Since the rise of evidence-based medicine movement, systematic reviews and meta-analyses have been widely used for synthesis of evidence on beneficial and/or harmful effects of different treatments. Moreover, with the advances in medical science and knowledge, many new treatments and interventions become available, and identifying how best to compare multiple treatments is an important challenge to evidence-based medicine. Although network meta-analysis is a very powerful tool for comparing multiple treatments in terms of their benefits or harms, it requires a lot of resources and a substantial amount of time for literature search, data extraction and statistical analysis. If a decision based on currently available evidence needs to be made urgently, it might not be feasible to undertake network meta-analysis within a short period of time. Nevertheless, many traditional pairwise meta-analyses of a good quality may have been published, and there are great overlaps in literature search and data extractions between those pairwise meta-analyses and a network meta-analysis.
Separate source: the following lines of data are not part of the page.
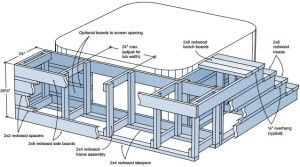 22 best images about redwood project plans on pinterest for Redwood deck plans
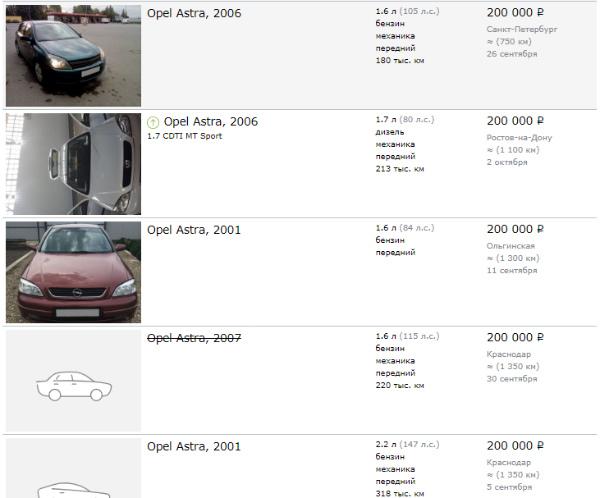 Opel Astra б/у: стоимость
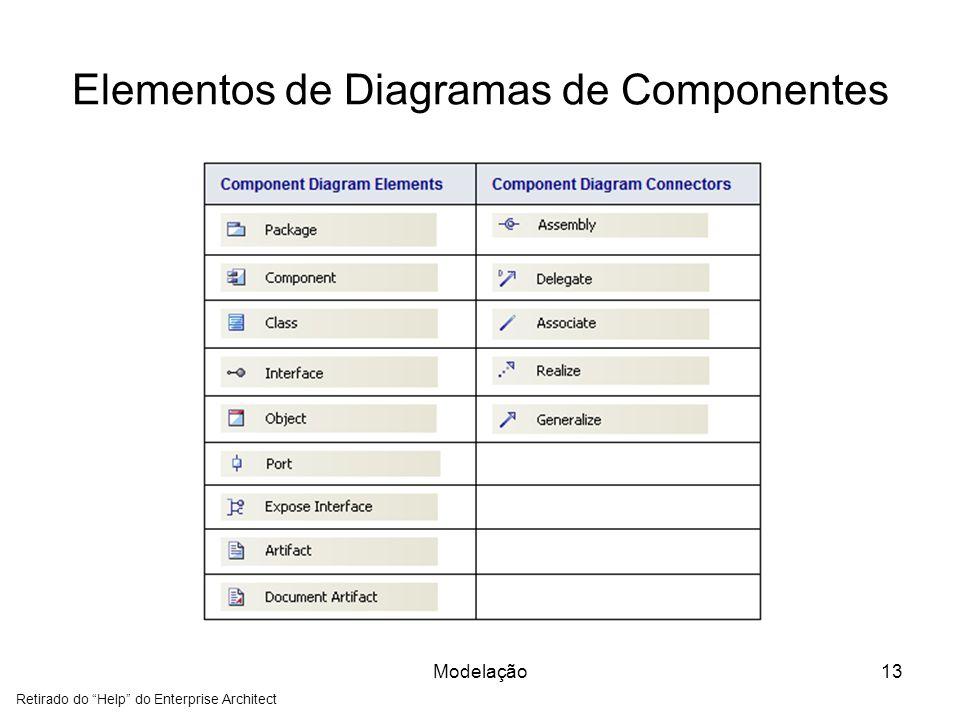 Elementos de Diagramas de Componentes Modelação13 Retirado do Help do Enterprise Architect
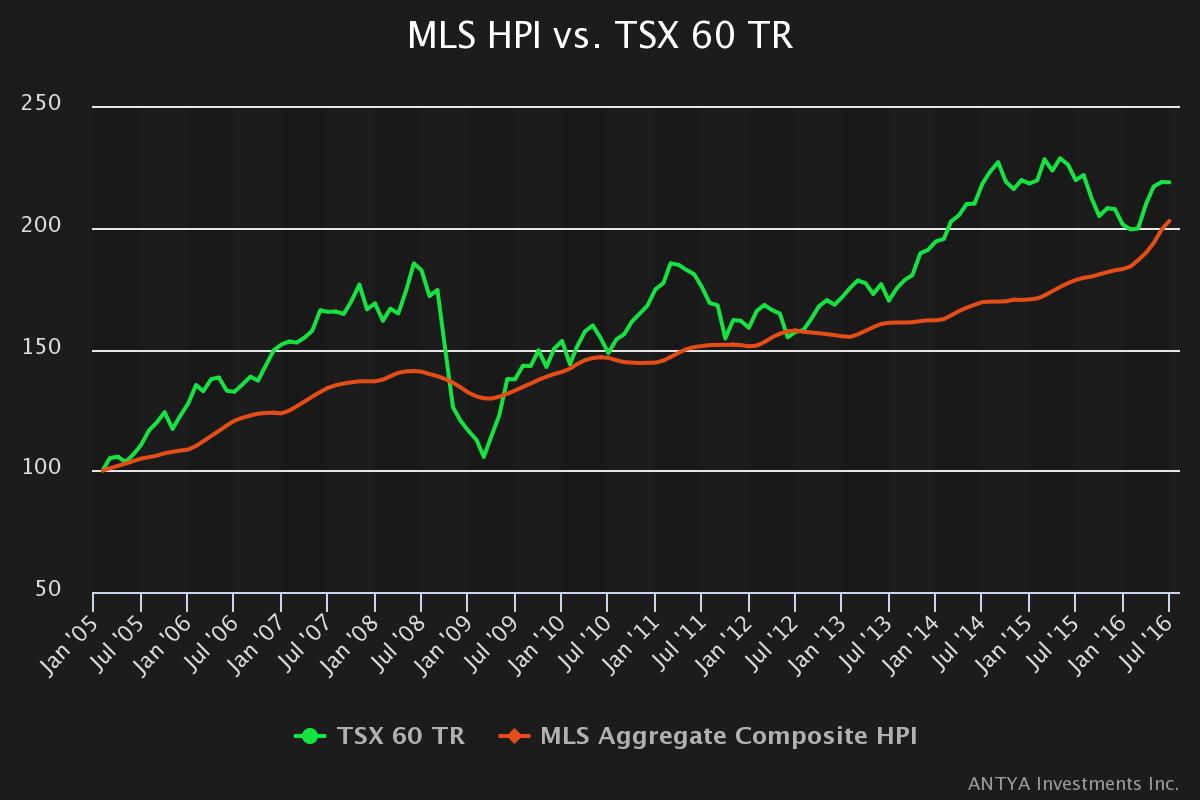 MLS_HPI_vs._TSX 60_TR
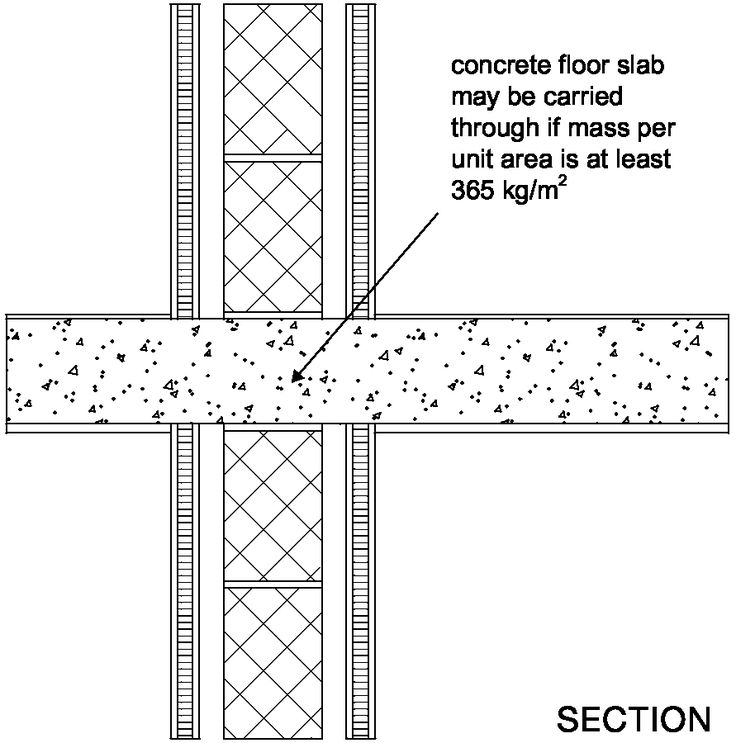 Diagram 2 34 Wall Types 3 1 And 3 2 Internal Concrete Floor Soundproofing Concrete Floors Concrete Structural Engineering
If results of traditional meta-analysis can be used for an expedient comparison of multiple treatments, this would help researchers spend less time and resources in reaching a decision within a shorter period of time. Statistical models for an umbrella review are similar to those for a network meta-analysis, as they both aim to compare multiple treatments. Both Bayesian approach and generalized least-squares approach can be used to conduct statistical analysis for an umbrella review. This will be especially useful for policy makers or busy clinicians to obtain up-to-date evidence to make an informed decision.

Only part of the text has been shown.